### DOCUMENT SEGMENT
--------

Hell In A Handbasket Wednesday

After many calls and online messages sent via the “patient portal” I was able to get follow-up bloodwork. I almost wish I hadn’t. While all other relevant values remained normal, my lipase level was even worse (higher) than before. I am hoping that this is simply a stress reaction and when the house situation is resolved, one way or another, my lipase level will return to normal. Of course, who knows how long it will actually take and how many hoops I will have to jump through to get another round of bloodwork.


Here are some links to posts in Why Evolution Is True. I will try to present them with as little comment as possible, other than to say that some of them show the world is becoming unhinged.

--------

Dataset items
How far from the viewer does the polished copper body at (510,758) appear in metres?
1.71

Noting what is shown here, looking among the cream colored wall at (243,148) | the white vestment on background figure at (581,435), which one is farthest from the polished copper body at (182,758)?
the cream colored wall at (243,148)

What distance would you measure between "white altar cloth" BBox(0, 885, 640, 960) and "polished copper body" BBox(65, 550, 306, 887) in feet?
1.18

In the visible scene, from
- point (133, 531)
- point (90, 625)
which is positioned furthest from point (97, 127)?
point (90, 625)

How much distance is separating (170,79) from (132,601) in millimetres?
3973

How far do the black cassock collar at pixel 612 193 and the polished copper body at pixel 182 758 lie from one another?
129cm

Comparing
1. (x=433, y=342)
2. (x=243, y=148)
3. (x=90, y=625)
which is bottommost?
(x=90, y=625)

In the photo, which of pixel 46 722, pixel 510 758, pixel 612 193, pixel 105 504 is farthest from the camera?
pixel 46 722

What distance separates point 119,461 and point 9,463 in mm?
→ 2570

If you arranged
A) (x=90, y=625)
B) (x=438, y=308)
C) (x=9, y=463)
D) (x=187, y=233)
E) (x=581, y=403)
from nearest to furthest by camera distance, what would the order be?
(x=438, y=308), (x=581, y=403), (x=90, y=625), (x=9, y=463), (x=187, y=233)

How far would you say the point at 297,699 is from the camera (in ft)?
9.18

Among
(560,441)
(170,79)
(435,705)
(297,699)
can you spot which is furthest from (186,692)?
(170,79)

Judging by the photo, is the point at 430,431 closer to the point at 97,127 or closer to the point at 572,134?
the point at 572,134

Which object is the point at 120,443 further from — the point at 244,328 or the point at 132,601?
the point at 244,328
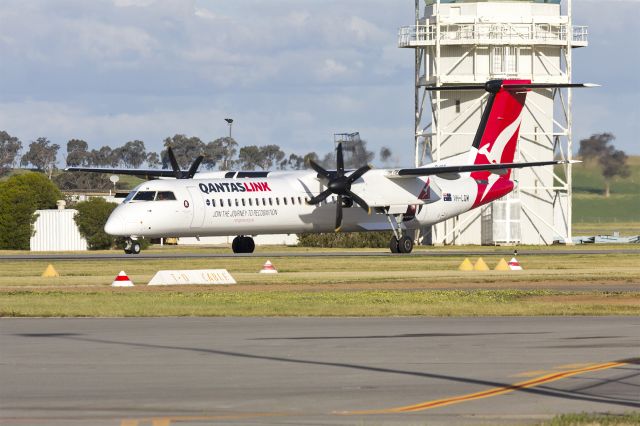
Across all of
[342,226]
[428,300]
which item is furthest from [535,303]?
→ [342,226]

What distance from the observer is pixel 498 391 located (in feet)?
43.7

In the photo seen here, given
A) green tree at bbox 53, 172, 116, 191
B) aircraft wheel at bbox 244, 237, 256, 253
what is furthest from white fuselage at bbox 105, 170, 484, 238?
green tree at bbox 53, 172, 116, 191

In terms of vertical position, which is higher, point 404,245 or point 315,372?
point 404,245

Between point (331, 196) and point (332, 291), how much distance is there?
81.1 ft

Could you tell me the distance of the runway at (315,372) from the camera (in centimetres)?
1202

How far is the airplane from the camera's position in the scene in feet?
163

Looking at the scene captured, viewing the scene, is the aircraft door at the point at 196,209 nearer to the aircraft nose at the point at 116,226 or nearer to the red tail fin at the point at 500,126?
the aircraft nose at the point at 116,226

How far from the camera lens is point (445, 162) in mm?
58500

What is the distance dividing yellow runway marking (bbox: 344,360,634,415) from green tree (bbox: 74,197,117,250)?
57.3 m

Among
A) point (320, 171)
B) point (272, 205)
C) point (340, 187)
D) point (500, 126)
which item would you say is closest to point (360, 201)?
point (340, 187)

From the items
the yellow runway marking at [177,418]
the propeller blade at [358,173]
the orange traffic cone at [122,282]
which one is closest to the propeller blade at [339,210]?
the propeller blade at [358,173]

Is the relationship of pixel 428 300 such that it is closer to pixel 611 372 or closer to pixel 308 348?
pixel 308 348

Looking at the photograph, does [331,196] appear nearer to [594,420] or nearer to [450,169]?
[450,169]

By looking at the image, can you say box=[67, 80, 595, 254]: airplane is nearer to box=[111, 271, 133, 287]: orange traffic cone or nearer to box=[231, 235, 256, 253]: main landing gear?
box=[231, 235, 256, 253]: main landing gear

--------

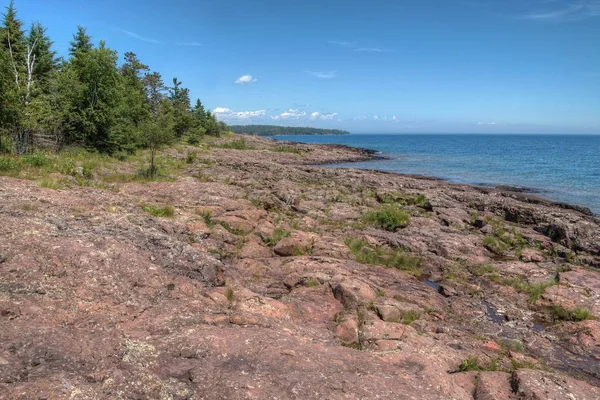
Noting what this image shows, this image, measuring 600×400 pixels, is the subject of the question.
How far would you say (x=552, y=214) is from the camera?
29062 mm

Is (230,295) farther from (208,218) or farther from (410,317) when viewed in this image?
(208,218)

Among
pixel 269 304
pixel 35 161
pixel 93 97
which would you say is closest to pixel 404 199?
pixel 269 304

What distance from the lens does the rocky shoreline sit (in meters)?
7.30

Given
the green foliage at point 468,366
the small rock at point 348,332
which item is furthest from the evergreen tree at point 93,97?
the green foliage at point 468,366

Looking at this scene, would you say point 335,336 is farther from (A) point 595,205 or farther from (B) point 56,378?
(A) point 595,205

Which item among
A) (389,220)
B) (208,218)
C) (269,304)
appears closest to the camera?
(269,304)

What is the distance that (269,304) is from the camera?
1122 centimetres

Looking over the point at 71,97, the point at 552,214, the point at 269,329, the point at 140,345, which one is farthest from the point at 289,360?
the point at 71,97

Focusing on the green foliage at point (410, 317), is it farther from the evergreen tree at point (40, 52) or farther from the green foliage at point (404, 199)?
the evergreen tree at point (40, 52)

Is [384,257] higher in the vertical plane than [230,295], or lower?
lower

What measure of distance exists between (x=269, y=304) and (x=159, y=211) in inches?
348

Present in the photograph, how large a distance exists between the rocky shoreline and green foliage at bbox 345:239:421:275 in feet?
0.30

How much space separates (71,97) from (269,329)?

--------

### TASK 1
Based on the blog post about follow-up bloodwork, say whether each statement agrees with it. Answer yes or no for each, and quote the words from the post that decide it.
(a) The writer got follow-up bloodwork only after many calls and online messages.
(b) The writer's other relevant values were abnormal.
(c) The writer's lipase level was lower than before.
### TASK 2
Continue the blog post about follow-up bloodwork from the point where it ends.

### RESPONSE BOX 1
(a) Yes: "After many calls and online messages sent via the “patient portal” I was able to get follow-up bloodwork."
(b) No: "While all other relevant values remained normal"
(c) No: "my lipase level was even worse (higher) than before"

### RESPONSE BOX 2
From this post, commentary by Jerry Coyne–the blog author–and Fareed Zakaria:


“It’s the Democrats, particularly the “progressive” wing, who see no distinction between legal immigration, based on persecution, and illegal immigration based on a search for more well being. And every prospective immigrant knows that if they’re in the latter class, it’s best to lie and say you fear persecution. The Left has ignored that palpable truth, and that’s why we’re in a crisis.” – Coyne

“The Democratic Party remains committed to immigration and immigrants, but it does not make enough of a distinction between immigrants who come into the country following laws and those who come in by crossing the border illegally. Everyone should be treated humanely, but those who follow the law and those who break it cannot be treated alike.” – Zakaria

Remember that Coyne and Zakaria self-identify as liberals.


Evidence for evolution: Hairless animals have dead genes for a full coat of hair.

Ideology stomps all over chemistry in a new paper.

College students afraid of speaking out about controversial issues: the U.S. versus New Zealand.


I almost wish I would live long enough to see the dissolution of the US.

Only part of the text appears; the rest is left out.